» Task statement:
Nothing in the listing below should be skipped, so transcribe it all exactly.

- Opening Delimiter -

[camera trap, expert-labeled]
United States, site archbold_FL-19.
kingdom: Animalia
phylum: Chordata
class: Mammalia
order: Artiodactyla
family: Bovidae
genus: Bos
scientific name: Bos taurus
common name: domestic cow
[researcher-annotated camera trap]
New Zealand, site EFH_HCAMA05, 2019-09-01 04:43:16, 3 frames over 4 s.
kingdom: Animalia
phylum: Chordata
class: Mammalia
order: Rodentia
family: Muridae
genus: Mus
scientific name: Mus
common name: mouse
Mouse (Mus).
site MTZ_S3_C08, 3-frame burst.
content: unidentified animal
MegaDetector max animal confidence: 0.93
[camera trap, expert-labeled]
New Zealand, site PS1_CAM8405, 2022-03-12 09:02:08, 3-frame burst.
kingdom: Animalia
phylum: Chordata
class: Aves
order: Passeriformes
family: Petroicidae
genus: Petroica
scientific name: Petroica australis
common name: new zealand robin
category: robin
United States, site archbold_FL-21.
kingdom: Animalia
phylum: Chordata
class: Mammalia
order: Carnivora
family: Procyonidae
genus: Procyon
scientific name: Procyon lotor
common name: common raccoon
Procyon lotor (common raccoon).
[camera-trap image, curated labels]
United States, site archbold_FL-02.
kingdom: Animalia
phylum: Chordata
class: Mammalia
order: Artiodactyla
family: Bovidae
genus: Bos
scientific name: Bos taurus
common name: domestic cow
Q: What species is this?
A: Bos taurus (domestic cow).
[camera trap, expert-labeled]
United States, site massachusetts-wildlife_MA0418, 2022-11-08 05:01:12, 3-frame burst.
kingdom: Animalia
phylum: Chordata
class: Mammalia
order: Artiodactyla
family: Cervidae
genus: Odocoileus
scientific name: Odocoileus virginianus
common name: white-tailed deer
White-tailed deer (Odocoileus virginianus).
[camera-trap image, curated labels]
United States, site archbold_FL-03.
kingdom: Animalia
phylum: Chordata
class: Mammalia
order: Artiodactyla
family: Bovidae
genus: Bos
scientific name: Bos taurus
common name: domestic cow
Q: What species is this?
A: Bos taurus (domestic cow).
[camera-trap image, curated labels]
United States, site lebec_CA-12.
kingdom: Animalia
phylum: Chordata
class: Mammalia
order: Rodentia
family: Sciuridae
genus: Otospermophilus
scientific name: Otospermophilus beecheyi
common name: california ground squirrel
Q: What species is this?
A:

- Closing Delimiter -

» Output for this exercise:
[camera trap, expert-labeled]
United States, site archbold_FL-19.
kingdom: Animalia
phylum: Chordata
class: Mammalia
order: Artiodactyla
family: Bovidae
genus: Bos
scientific name: Bos taurus
common name: domestic cow
[researcher-annotated camera trap]
New Zealand, site EFH_HCAMA05, 2019-09-01 04:43:16, 3 frames over 4 s.
kingdom: Animalia
phylum: Chordata
class: Mammalia
order: Rodentia
family: Muridae
genus: Mus
scientific name: Mus
common name: mouse
Mouse (Mus).
site MTZ_S3_C08, 3-frame burst.
content: unidentified animal
MegaDetector max animal confidence: 0.93
[camera trap, expert-labeled]
New Zealand, site PS1_CAM8405, 2022-03-12 09:02:08, 3-frame burst.
kingdom: Animalia
phylum: Chordata
class: Aves
order: Passeriformes
family: Petroicidae
genus: Petroica
scientific name: Petroica australis
common name: new zealand robin
category: robin
United States, site archbold_FL-21.
kingdom: Animalia
phylum: Chordata
class: Mammalia
order: Carnivora
family: Procyonidae
genus: Procyon
scientific name: Procyon lotor
common name: common raccoon
Procyon lotor (common raccoon).
[camera-trap image, curated labels]
United States, site archbold_FL-02.
kingdom: Animalia
phylum: Chordata
class: Mammalia
order: Artiodactyla
family: Bovidae
genus: Bos
scientific name: Bos taurus
common name: domestic cow
Q: What species is this?
A: Bos taurus (domestic cow).
[camera trap, expert-labeled]
United States, site massachusetts-wildlife_MA0418, 2022-11-08 05:01:12, 3-frame burst.
kingdom: Animalia
phylum: Chordata
class: Mammalia
order: Artiodactyla
family: Cervidae
genus: Odocoileus
scientific name: Odocoileus virginianus
common name: white-tailed deer
White-tailed deer (Odocoileus virginianus).
[camera-trap image, curated labels]
United States, site archbold_FL-03.
kingdom: Animalia
phylum: Chordata
class: Mammalia
order: Artiodactyla
family: Bovidae
genus: Bos
scientific name: Bos taurus
common name: domestic cow
Q: What species is this?
A: Bos taurus (domestic cow).
[camera-trap image, curated labels]
United States, site lebec_CA-12.
kingdom: Animalia
phylum: Chordata
class: Mammalia
order: Rodentia
family: Sciuridae
genus: Otospermophilus
scientific name: Otospermophilus beecheyi
common name: california ground squirrel
Q: What species is this?
A:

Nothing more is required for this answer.